Thursday, September 29, 2011

Outdoor Work

I have wanted to spend every sunny moment puttering outside.
Many garden chores remain that couldn't be done during the weeks when the weather was so hot and dry.
D. came over on Sunday afternoon wanting 'something to do.'
I suggested he might mow the grass--roaring about on the lawn mower has a certain appeal for him.
He knew that I have been wanting to move some of the rocks that form the boundries of an old flower bed and this was the task that he chose.
Within days of arriving here in March 2010, I discovered the legacy of the two peony bushes at the edge of the area we chose for the main vegetable garden.  It wasn't until early July this year that I tackled clearing along the fence line with the thought of putting in more peonies and some filler plants.
I grubbed away, pulling out clumps of tangled grass, disrupting a mole run, wrenching at some tenacious and un-named prickly shrubs.  I persisted, laboring in an afternoon of 90+ [F] heat until I realized that I was becoming light-headed!

Prompt A -
Decide whether each statement below agrees with the Outdoor Work post. For each, answer yes or no and quote the deciding words from the post.
(i) D. came over on Saturday afternoon.
(ii) The writer arrived in March 2010.
(iii) The clearing along the fence line was tackled in early July this year.
Prompt B - Transcribe the part of the Outdoor Work post that opens with the words containing "Outdoor Work" and closes with "hot and dry.".
Prompt C -
Answer these questions from the Outdoor Work post:
(i) How many peony bushes stood at the edge of the area chosen for the main vegetable garden?
(ii) What did the writer suggest D. might do?
(iii) What was the temperature on the afternoon the writer labored along the fence line?

Provided data -
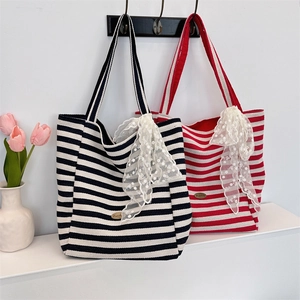Close-up of high-capacity striped canvas tote with lace bow and metal logo detail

Response A -
(i) No: "D. came over on Sunday afternoon wanting 'something to do.'"
(ii) Yes: "Within days of arriving here in March 2010"
(iii) Yes: "It wasn't until early July this year that I tackled clearing along the fence line"

Response B -
Outdoor Work

I have wanted to spend every sunny moment puttering outside.
Many garden chores remain that couldn't be done during the weeks when the weather was so hot and dry.

Response C -
(i) Two.
(ii) Mow the grass.
(iii) 90+ [F].